Avenue Supermarts Limited is an Indian chain of hypermarkets in India founded by Radhakishan Damani in the year 2002.
As of 31 December 2019, it had 196 stores in 72 cities across 11 states in India.
The stock has given phenomenal returns since it was listed in the stock markets.
From 300 INR as IPO subscription price to 3000 INR now, the stock has made many investors wealthy.
In this blog we will discuss whether fresh entry into the stock can be taken and what should the existing investors do.
Currently, the stock is trading at a P/E ratio of 200. Such high P/E suggests very expensive valuations.
The company has around 12-13% market share in the retail chain stores, and the corporate governance of the company is also good.
Foreign institutional investors are heavily invested in this stock, and the company also depicts good earning capabilities.
Even if all things are looking good, valuations are very high for the stock.
Entering at 200 P/E opens room for a bigger drawdown too in case the company disappoints in one or two quarters or if negative news comes.
Protection of capital is really important, so entering at such a high P/E is not advisable.
If someone has invested in the company since IPO, the stock is nearly 5 times that price now.
It has never disappointed in any quarter since then, and the markets expect this to continue.
The company has performed well with a 40-45 % CAGR of the profits.
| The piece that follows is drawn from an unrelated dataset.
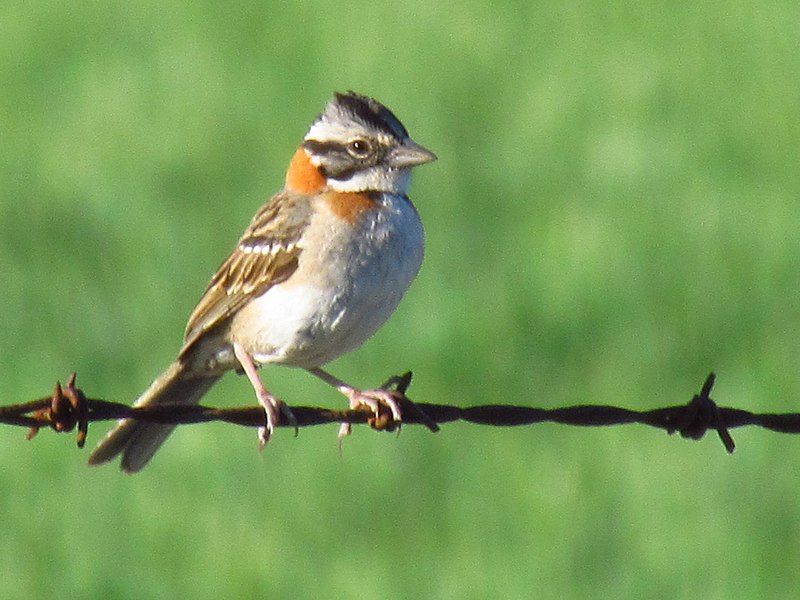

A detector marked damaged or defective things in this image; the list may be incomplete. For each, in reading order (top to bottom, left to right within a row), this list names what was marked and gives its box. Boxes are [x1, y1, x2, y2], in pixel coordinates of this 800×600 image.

But if we look at the share price, it has moved from 300 to 3000 which is an 85% CAGR. Since the share prices are running very fast as compared to the profits growth, investors should be ready for a correction.
A person, who has invested in the stock for the long term should not get excited and book the profits now.
As the stock can move further up. Exiting and then again entering with a view to enter at better prices and time the markets is a bad step for our own psychology.
If we have invested in the stock by analyzing its underlying business and financials, we should stick to it until these factors change.